First, to be clear, KVL is an approximation that is exact in the limit of ideal circuit theory.
Now, KVL applied to an ideal circuit composed of a battery and capacitor yields the following equation:
$$v_C = V_{BAT}$$
So there is no time dependence; at all times the capacitor voltage and (constant) battery voltage are equal.
For a physical circuit composed of a physical battery and capacitor, one must not forget to include additional ideal circuit elements to model the non-ideal characteristics of physical circuit elements.
For example, if we assume the circuit has not existed forever, there must be a switch to model the fact that, at some time, the capacitor is connected to the battery.
Also, a physical battery cannot supply arbitrarily large current and, in fact, can only supply a finite current when short-circuited.  Thus, we must at least add an ideal resistor in series with the ideal battery to approximate a physical battery.
Since the physical wires connecting the battery and capacitor have non-zero resistance, this resistance may need to be modelled too.
In some cases, we may need to model the non-zero inductance of the wires etc. but, let's assume that we can safely ignore that and any other non-ideal characteristics for this particular problem.

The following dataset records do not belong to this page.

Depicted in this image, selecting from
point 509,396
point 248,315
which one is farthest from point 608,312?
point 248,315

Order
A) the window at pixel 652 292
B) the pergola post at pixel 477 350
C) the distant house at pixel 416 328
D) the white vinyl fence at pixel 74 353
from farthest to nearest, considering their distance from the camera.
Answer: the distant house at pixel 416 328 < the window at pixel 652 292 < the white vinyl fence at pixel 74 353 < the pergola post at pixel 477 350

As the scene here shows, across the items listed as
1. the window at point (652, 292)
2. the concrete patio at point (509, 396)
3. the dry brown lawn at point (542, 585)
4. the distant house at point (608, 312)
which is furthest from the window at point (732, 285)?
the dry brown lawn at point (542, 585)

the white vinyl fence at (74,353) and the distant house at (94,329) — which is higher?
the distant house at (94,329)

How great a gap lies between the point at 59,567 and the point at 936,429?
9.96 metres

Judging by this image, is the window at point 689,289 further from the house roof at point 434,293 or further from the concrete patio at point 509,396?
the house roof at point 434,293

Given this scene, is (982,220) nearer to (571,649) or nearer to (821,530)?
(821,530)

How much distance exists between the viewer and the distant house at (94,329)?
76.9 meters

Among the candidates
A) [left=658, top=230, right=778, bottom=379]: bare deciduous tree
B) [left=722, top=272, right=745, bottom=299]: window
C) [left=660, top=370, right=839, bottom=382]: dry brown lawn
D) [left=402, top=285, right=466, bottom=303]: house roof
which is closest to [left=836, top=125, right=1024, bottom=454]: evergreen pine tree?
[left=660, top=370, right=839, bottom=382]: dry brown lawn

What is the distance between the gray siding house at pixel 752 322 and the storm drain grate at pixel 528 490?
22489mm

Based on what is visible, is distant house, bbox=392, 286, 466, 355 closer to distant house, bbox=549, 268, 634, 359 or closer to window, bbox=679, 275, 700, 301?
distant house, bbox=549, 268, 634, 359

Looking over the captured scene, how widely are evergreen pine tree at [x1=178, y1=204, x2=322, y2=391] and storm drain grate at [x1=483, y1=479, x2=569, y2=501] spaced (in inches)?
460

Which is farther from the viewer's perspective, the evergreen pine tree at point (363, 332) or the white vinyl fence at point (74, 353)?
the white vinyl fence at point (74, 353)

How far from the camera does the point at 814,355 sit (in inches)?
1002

Now, the KVL equation for this ideal circuit model of a physical battery-capacitor circuit is (when the switch is closed):
$$v_C = V_{BAT} - i(R_{BAT} + R_{WIRE})$$
Taking the time derivative of both sides and multiplying by the capacitance C yields:
$$C\frac{dv_C}{dt} = i = -\frac{di}{dt}(R_{BAT} + R_{WIRE})C$$
for which the solution is
$$i = i_0e^{-t/\tau} $$
where
$$\tau = (R_{BAT} + R_{WIRE})C$$
and
$$i_0 = \frac{V_{BAT}}{R_{BAT} + R_{WIRE}} $$
is the current immediately after the switch is closed at $t = 0$.
Thus,
$$v_C = V_{BAT} -  i_0(R_{BAT} + R_{WIRE})e^{-t/\tau} = V_{BAT}(1 - e^{-t/\tau}), \, t\ge 0$$
So, in fact, KVL does give the correct equation predicting the capacitor voltage.